(Problem):
Print the part of the policy proposals text starting at "Who’ll pay for" and ending at "be home produced.", without any changes.

(Text for analysis):

########

Who’ll pay for that? To start with, those who insist on car ownership for private use, as well as shops and offices for whom it is profitable for us visit them or work there.

③ Free higher education for all, and lifetime learning for everyone: subsidised by the businesses who need clever people to work for them. Education is an investment in the future and wealth of the whole nation and provides huge returns.

If Britain wants a world class workforce – and it does – then the government, not just businesses, needs to be an “Investor in People”.

④ A massive investment in green farming across the UK. Our government must do much more to help our farmers to enable Britain to be more successful and sustainable in feeding its people. Almost half of all our food is currently imported – but with a greater investment in farming, much more of our food could and should be home produced.

⑤ A new system of voting: proportional representation, that almost every country in Europe has now adopted (except Britain and Belarus). Our current voting system of first-past-the-post means that governments get into power that most people haven’t voted for.

Most people did not vote for the Tories in the 2019 general election, and yet they achieved an 80-seat majority with only 1% more votes than they got in the 2017 general election, in which they lost their majority entirely.

Johnson achieved his landslide win with the votes of less than 30% of those eligible to vote. That cannot be right.

⑥ A universal basic income for everyone. Yes, everyone would have enough; an essential income for all. For anyone to live in poverty and suffer hunger in the UK – especially children – is shocking and unacceptable in the modern age.

Can the country afford that? Yes.

Many billions are lost each year by corporations that choose to evade or avoid paying a fair tax on the profits they make in this country. Too many businesses siphon wealth earned in Britain to the ‘treasure islands’ – tax havens such as Guernsey, Jersey, the Cayman Islands, and the Bahamas. That could and should be stopped. If you make money in Britain, you must pay full taxes in Britain.

⑦ Closer relations with the EU: leading over time to negotiating and applying to rejoin. That will likely take some time because the relationship has been so damaged.

The first step could be to rejoin the Single Market and bring back free movement of people (that the country needs to resolve our chronic shortage of workers).

⑧ The United Kingdom to be an equal partnership of all its four members – England, Scotland, Wales, and Northern Ireland.

########

Stored data
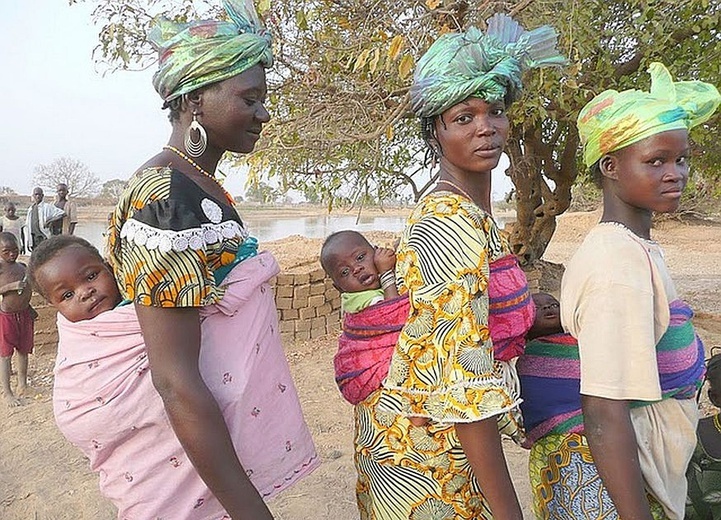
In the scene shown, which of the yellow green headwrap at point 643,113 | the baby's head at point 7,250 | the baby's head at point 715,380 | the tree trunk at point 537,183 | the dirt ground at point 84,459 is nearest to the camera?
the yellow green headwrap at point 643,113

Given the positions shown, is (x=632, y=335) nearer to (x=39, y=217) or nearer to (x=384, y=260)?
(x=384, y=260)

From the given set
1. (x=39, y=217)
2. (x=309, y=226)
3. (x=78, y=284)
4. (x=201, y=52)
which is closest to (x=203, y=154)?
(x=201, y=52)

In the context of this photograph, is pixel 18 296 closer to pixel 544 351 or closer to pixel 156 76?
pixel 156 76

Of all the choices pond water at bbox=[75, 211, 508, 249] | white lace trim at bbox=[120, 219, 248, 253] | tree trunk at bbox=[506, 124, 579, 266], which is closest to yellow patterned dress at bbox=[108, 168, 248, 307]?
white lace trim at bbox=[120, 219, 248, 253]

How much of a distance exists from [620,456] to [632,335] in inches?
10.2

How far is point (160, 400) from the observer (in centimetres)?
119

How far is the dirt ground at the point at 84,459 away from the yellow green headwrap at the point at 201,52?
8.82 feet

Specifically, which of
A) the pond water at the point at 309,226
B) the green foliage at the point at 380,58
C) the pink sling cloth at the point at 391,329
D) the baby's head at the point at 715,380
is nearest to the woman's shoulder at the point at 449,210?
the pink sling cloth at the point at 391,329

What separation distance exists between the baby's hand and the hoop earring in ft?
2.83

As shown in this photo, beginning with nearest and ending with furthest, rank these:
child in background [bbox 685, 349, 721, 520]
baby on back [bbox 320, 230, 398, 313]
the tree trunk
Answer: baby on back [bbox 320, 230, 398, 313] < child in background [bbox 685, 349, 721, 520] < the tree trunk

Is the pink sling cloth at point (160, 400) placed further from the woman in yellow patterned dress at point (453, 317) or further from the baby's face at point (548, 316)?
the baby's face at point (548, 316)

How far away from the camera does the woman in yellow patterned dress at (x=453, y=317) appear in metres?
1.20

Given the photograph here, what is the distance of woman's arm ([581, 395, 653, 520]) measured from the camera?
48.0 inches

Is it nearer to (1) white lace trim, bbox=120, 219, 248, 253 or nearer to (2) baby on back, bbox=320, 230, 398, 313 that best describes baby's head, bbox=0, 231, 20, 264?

########

(Answer section):
Who’ll pay for that? To start with, those who insist on car ownership for private use, as well as shops and offices for whom it is profitable for us visit them or work there.

③ Free higher education for all, and lifetime learning for everyone: subsidised by the businesses who need clever people to work for them. Education is an investment in the future and wealth of the whole nation and provides huge returns.

If Britain wants a world class workforce – and it does – then the government, not just businesses, needs to be an “Investor in People”.

④ A massive investment in green farming across the UK. Our government must do much more to help our farmers to enable Britain to be more successful and sustainable in feeding its people. Almost half of all our food is currently imported – but with a greater investment in farming, much more of our food could and should be home produced.